Butler credits the entire team—Adjmi, sound designer Ryan Rumery, orchestrator and musical director Justin Craig, and director Daniel Aukin—for polishing and refining the songs. They all have Tony nominations.

“The music I’ve always made is just a really deep collaborative art form. And theater, by its nature, is deeply collaborative,” says Butler.

“We were all going to protect each other and there would be no hierarchy. We were just going to dig into it and work on it until it was good.”

Butler was also able to help the cast understand what long hours in the recording booth are like and helped with technical details – like the fact that it can take an engineer 15 seconds to rewind a piece of music – but left the writing to the side.

“The emotional world is completely true to my experience. I was in a band with my brother for 20 years and his wife for 20 years, and now I’m in a band with my wife and her sister,” he says.

“It’s like you watch it and think, ‘I hate this play!’ This is very real. So the emotional landscape is completely accurate.”

Assembling a cast of actors that could become a rock band was an entirely different task. The show needed a real drummer, as not even a year of classes would be enough. They found an actor-drummer in Chris Stack.

They found a capable bassist in Will Brill and a good guitarist in Tom Pecinka. For the two female members of the band, they lucked out with Julian Canfield and Sarah Pidgeon, who played the piano as children and had beautiful, raw voices.

“We really lucked out with our voices. On the first day of rehearsal, Tom Pecinka, Juliana Canfield and Sarah Pidgeon sang together, and I thought, ‘OK, it’s going to work.’ It felt like they had been singing together for a decade and it was just beautiful.”

Pidgeon says the experience has been a bonding one, and the actors now feel like a band, rehearsing every day and watching their egos melt away. The band was even invited to play at the release party for Butler’s latest album.

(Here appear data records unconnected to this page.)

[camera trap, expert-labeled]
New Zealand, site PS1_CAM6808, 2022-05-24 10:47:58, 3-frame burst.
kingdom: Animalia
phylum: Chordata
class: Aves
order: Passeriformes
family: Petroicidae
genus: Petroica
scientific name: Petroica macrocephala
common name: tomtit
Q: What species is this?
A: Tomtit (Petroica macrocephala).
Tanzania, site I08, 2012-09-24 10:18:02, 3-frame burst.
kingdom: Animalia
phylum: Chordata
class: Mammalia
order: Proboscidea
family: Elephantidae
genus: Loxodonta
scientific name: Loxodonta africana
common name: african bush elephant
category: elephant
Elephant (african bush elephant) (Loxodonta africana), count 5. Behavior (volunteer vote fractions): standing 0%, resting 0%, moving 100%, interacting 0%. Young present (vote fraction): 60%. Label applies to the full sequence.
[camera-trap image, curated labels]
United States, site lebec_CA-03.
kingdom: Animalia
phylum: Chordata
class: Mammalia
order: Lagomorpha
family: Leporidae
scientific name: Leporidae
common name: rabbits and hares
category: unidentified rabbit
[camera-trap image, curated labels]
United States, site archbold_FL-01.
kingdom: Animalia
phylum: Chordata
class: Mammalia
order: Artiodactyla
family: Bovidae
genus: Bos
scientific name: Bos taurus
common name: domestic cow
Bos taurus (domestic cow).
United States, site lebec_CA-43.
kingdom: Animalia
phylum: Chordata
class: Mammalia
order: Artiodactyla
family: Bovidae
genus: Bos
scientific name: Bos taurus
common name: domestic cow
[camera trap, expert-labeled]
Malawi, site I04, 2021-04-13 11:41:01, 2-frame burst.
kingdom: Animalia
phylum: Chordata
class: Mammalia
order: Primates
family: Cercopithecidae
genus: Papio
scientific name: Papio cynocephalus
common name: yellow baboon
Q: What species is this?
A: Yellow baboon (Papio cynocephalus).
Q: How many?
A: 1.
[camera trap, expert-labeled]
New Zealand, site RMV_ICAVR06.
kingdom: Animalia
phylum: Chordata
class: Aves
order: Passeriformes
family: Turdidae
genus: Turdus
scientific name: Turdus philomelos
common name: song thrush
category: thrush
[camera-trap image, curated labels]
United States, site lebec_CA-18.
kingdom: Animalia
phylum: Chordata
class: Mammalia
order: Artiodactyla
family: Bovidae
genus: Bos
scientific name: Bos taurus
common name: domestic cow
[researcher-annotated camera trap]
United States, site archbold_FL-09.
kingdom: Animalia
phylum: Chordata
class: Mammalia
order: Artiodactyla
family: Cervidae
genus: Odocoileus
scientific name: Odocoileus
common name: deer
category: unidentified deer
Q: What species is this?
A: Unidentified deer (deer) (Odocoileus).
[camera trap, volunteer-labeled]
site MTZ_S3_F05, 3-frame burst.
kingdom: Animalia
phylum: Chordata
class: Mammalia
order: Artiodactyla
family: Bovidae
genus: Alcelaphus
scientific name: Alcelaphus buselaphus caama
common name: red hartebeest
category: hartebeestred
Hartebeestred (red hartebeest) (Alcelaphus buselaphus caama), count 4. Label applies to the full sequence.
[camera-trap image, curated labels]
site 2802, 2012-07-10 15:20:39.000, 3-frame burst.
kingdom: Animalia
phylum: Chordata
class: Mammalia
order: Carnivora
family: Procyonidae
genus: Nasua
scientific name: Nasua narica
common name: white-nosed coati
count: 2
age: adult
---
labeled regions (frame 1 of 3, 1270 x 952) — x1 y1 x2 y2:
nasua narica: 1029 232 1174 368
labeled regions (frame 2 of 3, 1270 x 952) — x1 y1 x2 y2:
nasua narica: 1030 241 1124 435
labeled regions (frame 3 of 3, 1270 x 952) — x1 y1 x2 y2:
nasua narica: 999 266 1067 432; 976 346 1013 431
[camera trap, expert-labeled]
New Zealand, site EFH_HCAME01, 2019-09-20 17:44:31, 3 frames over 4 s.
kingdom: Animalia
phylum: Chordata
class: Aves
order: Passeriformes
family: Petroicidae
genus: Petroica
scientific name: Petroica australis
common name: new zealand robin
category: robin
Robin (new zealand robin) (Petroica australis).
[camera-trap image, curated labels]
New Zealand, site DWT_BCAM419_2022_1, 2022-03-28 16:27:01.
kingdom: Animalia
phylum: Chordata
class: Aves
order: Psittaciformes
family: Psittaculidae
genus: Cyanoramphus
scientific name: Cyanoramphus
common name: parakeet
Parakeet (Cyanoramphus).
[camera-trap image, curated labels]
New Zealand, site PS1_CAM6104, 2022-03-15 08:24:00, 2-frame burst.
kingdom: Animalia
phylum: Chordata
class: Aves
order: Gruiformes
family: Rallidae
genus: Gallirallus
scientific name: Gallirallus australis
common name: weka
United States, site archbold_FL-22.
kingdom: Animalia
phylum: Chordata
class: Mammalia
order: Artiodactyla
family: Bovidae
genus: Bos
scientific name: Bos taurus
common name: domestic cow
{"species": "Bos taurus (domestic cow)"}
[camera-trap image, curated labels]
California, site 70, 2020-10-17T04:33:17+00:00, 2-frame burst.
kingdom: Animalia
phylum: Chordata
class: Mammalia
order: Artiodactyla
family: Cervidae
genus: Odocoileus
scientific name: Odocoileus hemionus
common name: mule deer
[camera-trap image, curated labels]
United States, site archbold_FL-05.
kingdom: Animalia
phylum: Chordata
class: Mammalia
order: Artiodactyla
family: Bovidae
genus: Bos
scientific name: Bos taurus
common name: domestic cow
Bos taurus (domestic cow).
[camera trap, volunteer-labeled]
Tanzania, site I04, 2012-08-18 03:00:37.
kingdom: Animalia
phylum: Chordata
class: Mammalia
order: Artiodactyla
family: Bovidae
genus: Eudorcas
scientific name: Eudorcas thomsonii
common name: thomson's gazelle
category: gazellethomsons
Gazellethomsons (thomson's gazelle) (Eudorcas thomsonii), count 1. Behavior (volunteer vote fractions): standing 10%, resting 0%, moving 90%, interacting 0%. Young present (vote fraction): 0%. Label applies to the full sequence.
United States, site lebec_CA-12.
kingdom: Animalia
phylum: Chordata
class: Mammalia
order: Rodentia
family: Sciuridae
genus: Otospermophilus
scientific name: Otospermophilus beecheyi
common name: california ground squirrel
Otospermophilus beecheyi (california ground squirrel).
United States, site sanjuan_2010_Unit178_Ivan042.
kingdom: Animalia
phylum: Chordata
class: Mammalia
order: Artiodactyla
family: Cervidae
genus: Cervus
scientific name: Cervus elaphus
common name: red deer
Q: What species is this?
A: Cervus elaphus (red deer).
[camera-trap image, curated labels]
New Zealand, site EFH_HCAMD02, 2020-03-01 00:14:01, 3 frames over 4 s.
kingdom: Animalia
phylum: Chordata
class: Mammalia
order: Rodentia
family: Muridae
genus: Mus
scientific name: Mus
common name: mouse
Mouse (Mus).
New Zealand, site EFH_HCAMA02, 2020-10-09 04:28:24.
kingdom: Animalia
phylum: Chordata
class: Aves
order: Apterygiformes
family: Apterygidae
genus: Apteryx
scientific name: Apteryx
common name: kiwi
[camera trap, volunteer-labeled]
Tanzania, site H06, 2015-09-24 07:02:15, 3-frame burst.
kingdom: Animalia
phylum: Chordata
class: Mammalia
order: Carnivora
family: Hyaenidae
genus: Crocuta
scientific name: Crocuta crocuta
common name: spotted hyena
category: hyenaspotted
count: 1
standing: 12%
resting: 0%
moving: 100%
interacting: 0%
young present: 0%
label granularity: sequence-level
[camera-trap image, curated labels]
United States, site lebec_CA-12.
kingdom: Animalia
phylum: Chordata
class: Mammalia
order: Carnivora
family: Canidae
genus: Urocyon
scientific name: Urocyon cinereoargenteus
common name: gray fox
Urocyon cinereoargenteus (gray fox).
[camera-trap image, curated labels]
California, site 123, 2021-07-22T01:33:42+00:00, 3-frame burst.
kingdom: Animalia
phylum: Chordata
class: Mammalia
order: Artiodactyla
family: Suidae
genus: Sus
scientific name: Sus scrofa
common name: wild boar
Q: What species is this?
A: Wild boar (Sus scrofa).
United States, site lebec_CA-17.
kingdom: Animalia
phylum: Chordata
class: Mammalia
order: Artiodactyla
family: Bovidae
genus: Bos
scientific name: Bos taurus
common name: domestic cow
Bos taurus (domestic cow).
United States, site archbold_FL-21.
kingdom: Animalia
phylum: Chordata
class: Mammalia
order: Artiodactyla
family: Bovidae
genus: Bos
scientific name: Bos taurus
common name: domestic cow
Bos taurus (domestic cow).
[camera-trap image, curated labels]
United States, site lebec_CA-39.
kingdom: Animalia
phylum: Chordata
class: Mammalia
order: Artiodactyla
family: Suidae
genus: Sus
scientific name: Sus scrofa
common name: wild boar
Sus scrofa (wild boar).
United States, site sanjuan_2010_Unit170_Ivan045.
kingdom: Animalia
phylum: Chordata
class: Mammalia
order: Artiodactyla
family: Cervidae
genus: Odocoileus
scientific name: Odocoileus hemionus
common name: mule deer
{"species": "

“I feel like an athlete every night, like a snowboarder where I’m trying to do somersaults and spins and get my high score and I need to nail the landing.”

Butler, who won a Grammy for Arcade Fire’s “The Suburbs” and an Oscar nomination for working on Spike Jonze’s “Her,” is now the toast of New York theater. He admits he was a little skeptical after the show opened off-Broadway at Playwrights Horizons when the producers wanted to take it to Broadway.

“I didn’t say it in the room at the time, but in my brain I thought, it’s your money,” he says, laughing. “To be a success is absurdly pleasant, like pleasant and absurd. Just crazy.